The new maps include a world map in its first state, showing a Northwest Passage to the Mollucas (per hoc fretum iter para Molucas – by this passage is the way to the Moluccas). North America is called Terra Florida and is almost into a separate Francisca (New France). South America is still referred to as America sive Insula Brasilii (America or the island of Brazil), referring to an island that was drawn in the western ocean before the Americas were discovered (Shirley 70).

The book – which is a hybrid of geography, history, and philosophy – is perhaps most famous for its map of the Western Hemisphere (Burden map 12, state 3), the inclusion of which, according to Burden, helped popularize the name ‘America.’ Magellan’s ship, the Victoria is shown in the Pacific and Magellan’s Straight separates the continent from Tierra del Fuego. In addition to the curious details and form of North America (seen also in the world map), cannibals dominate Brazil and the Yucatan is depicted as an island.

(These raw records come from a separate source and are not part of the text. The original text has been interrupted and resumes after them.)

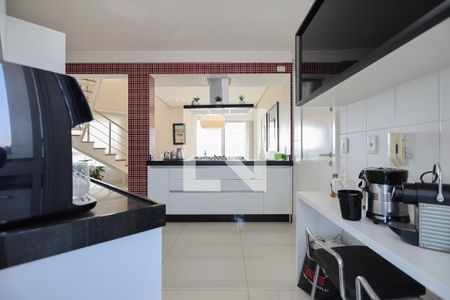 Apartamento à venda com 400m², 4 quartos e 5 vagas Apartamento à venda com 400m², 4 quartos e 5 vagasCozinha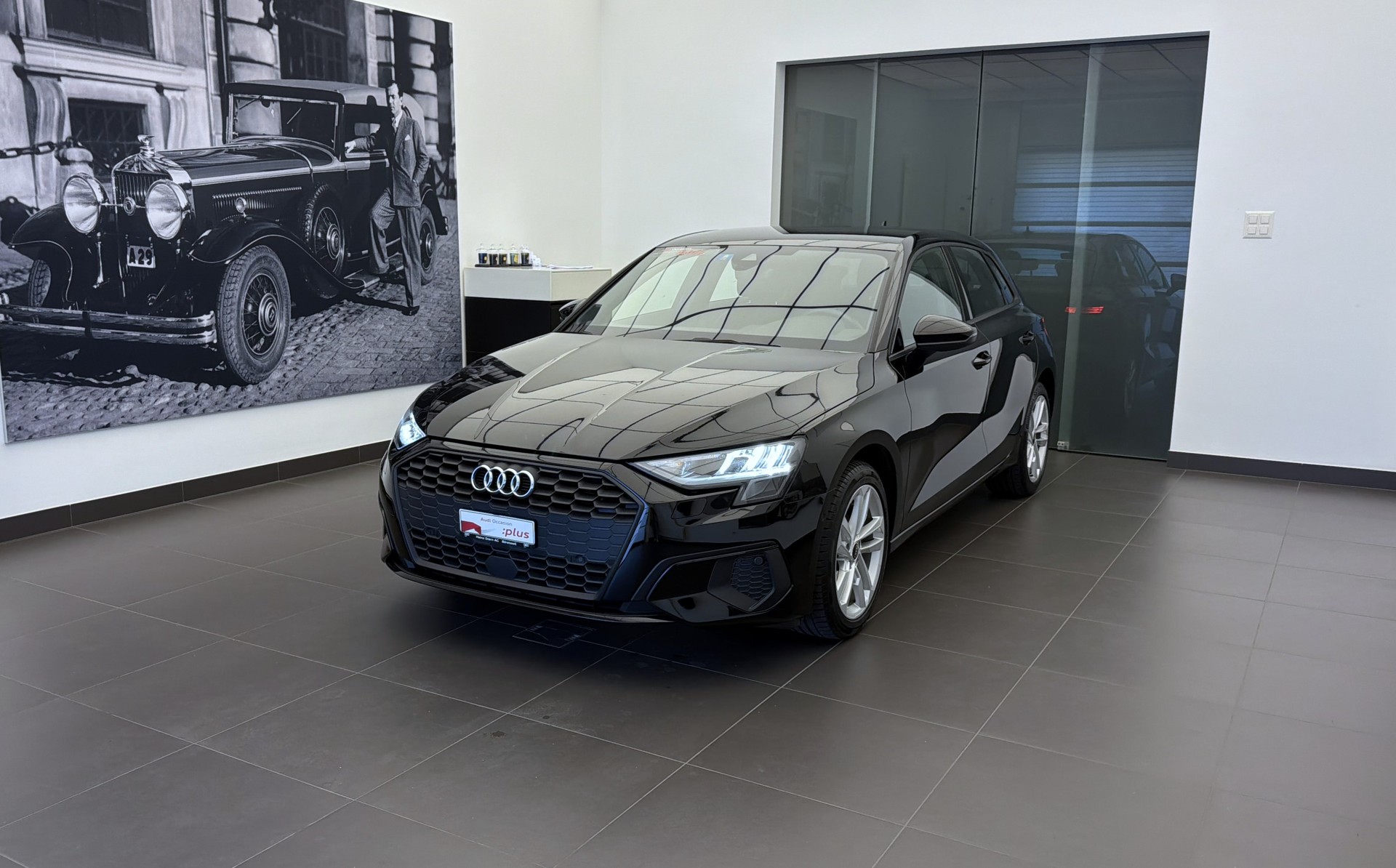 AUDI A3 Sportback 35 TFSI Attraction S-tronic-image-0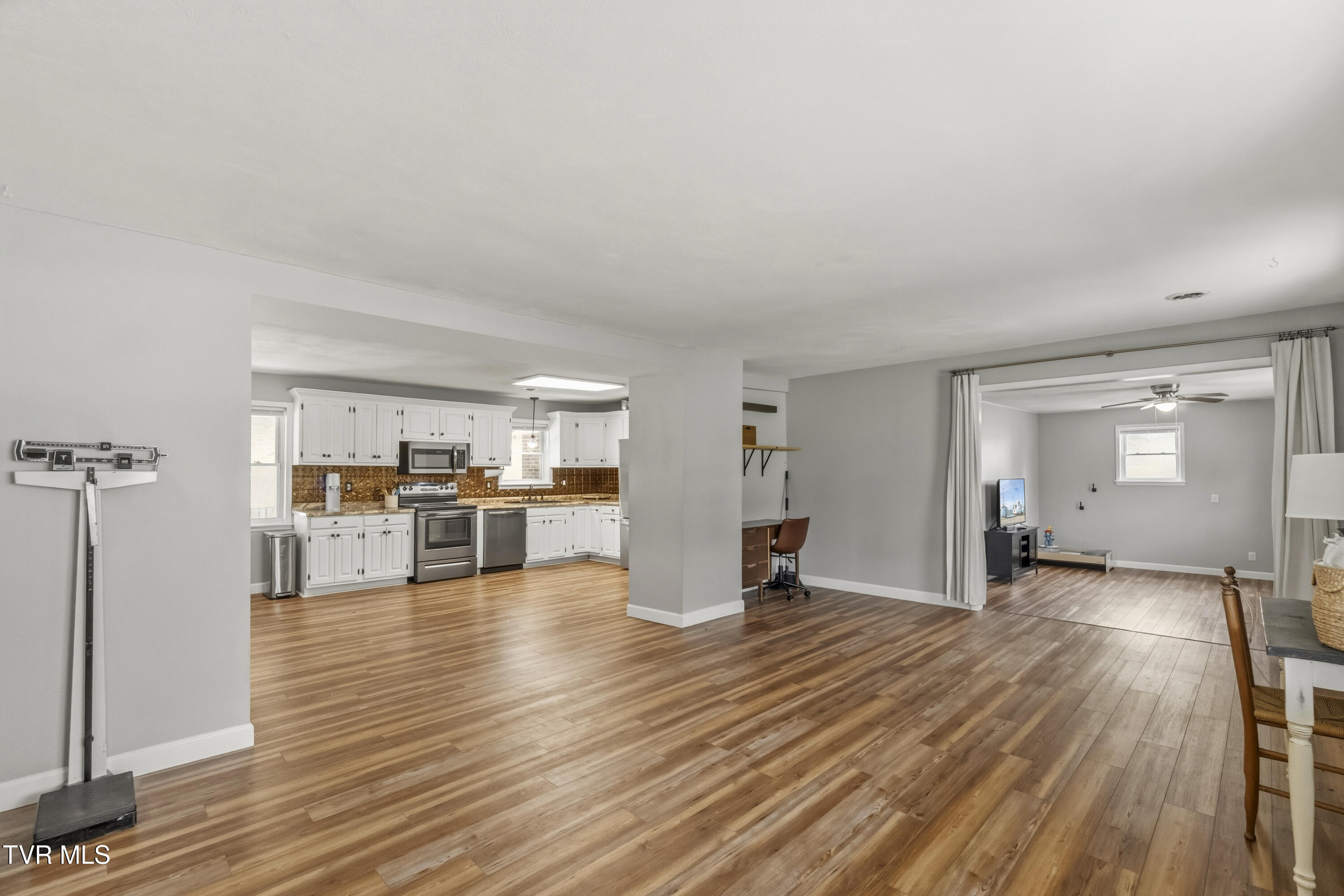 460 Meadowbrook Road Afton, TN 37616 - Photo 9 of 44 DSC06061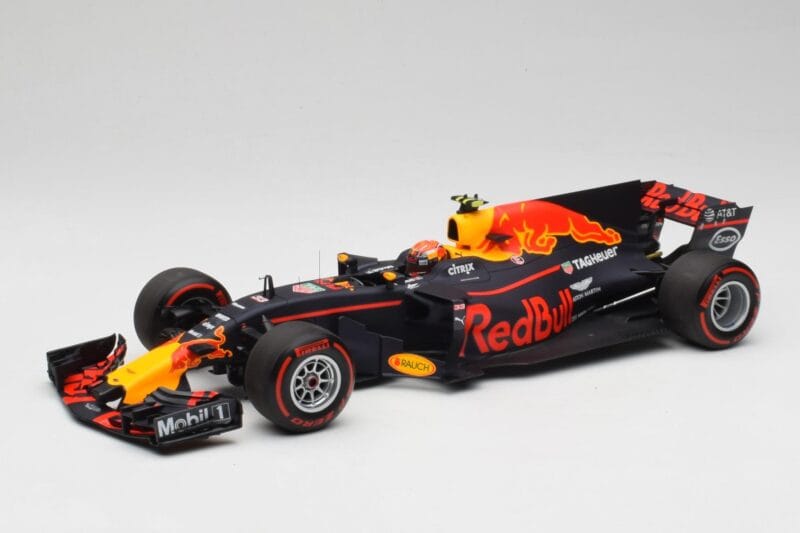 Red Bull Racing RB13 Tag Heuer #33 M. Verstappen Australian GP 2017 Minichamps 1:18 110170033 Smola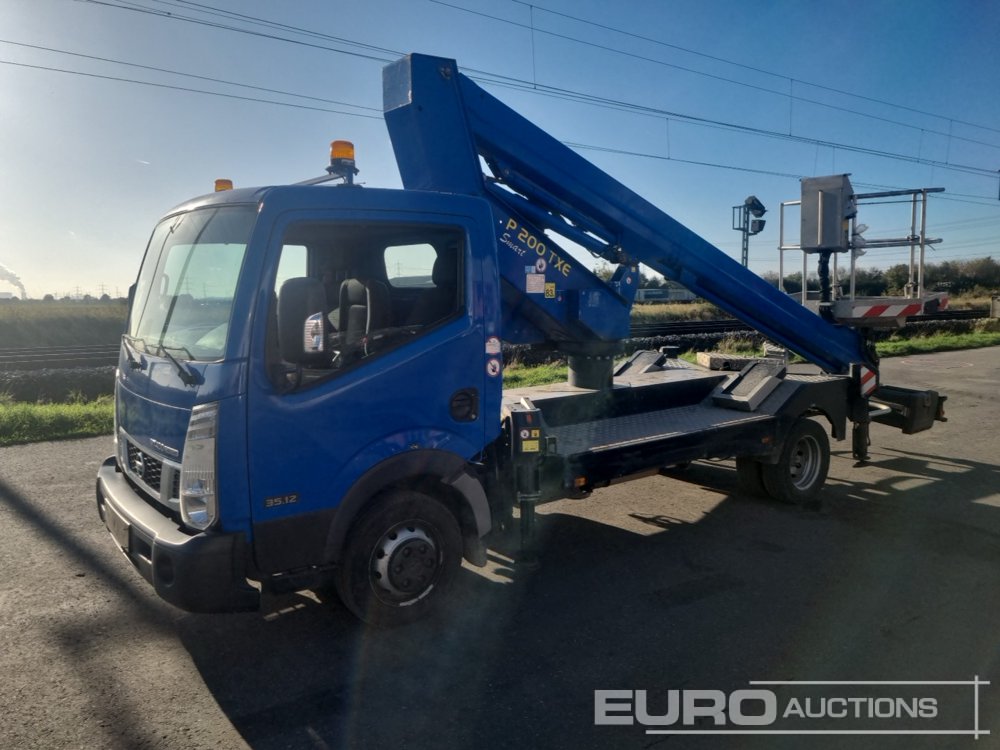 صورة ل رافعات نيسان NT400 CABSTAR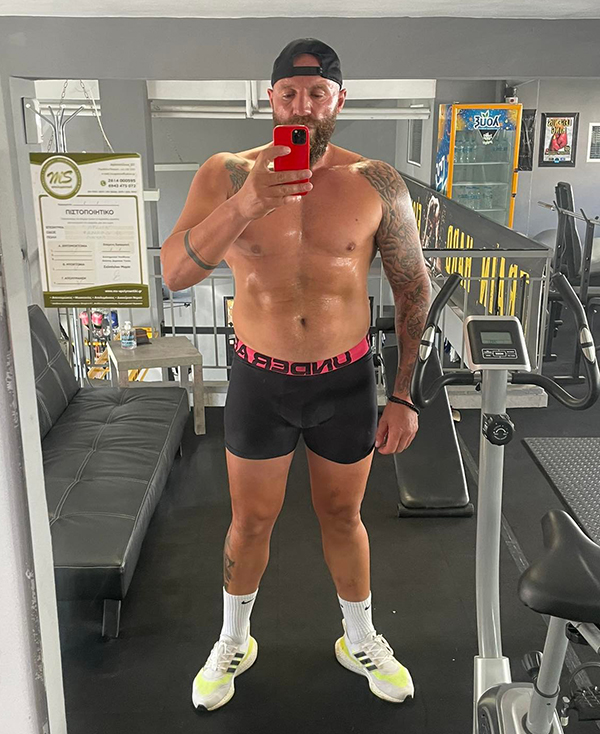nikos agaray body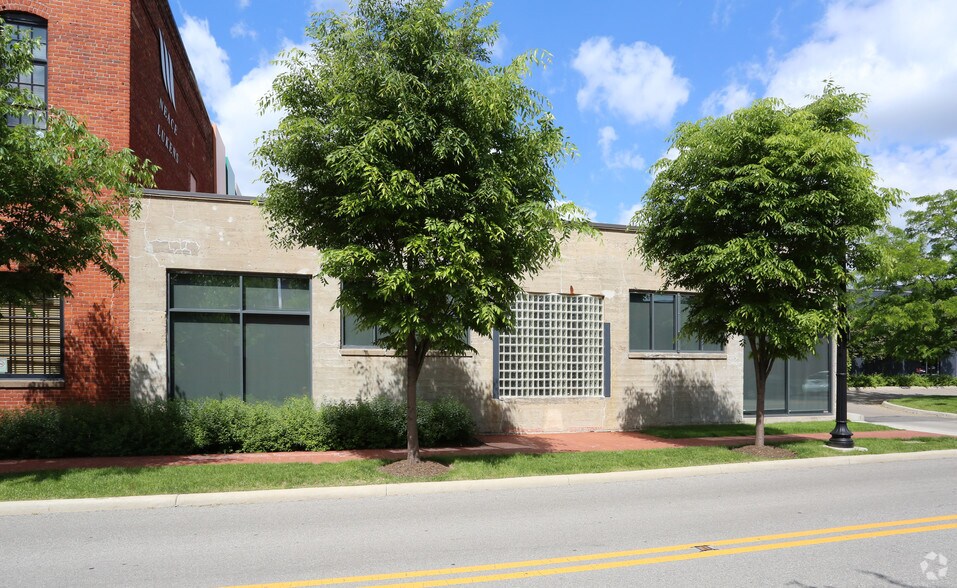 More Photos Of 285 Cozzins St, Columbus Office For Lease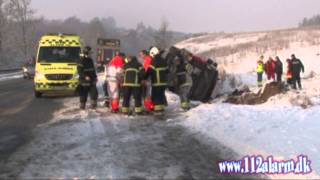 preview picture of video 'En skraldevogn havnet i grøften. Vejlevej mellem Belle og Stouby. 16/01-2013. Kl. 10:49.'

Other important new maps include the Asia map, which shows Japan as an empire of over seven thousand islands, and the Africa map, on which kingdoms are indicated by crowns, Guinea is dominated by a cyclops, and the Mountains of the Moon feed the Nile River (Betz map 3).

Overall, Münster’s Cosmographia remains an incredible work of craftsmanship and science, a representation of the Renaissance worldview and known world in the 16th century.

References: Graesse IV, 622; Burmeister 68; Sabin 51386. Burden, The Mapping of North America, #12, 1st state. Shirley, The Mapping of the World, #77, 1st state. Alden, Vol. I, p. 52, #542/22. Stevens (Ptolemy) 49: Karrow. Mapmakers of the Sixteenth Century, p. 422.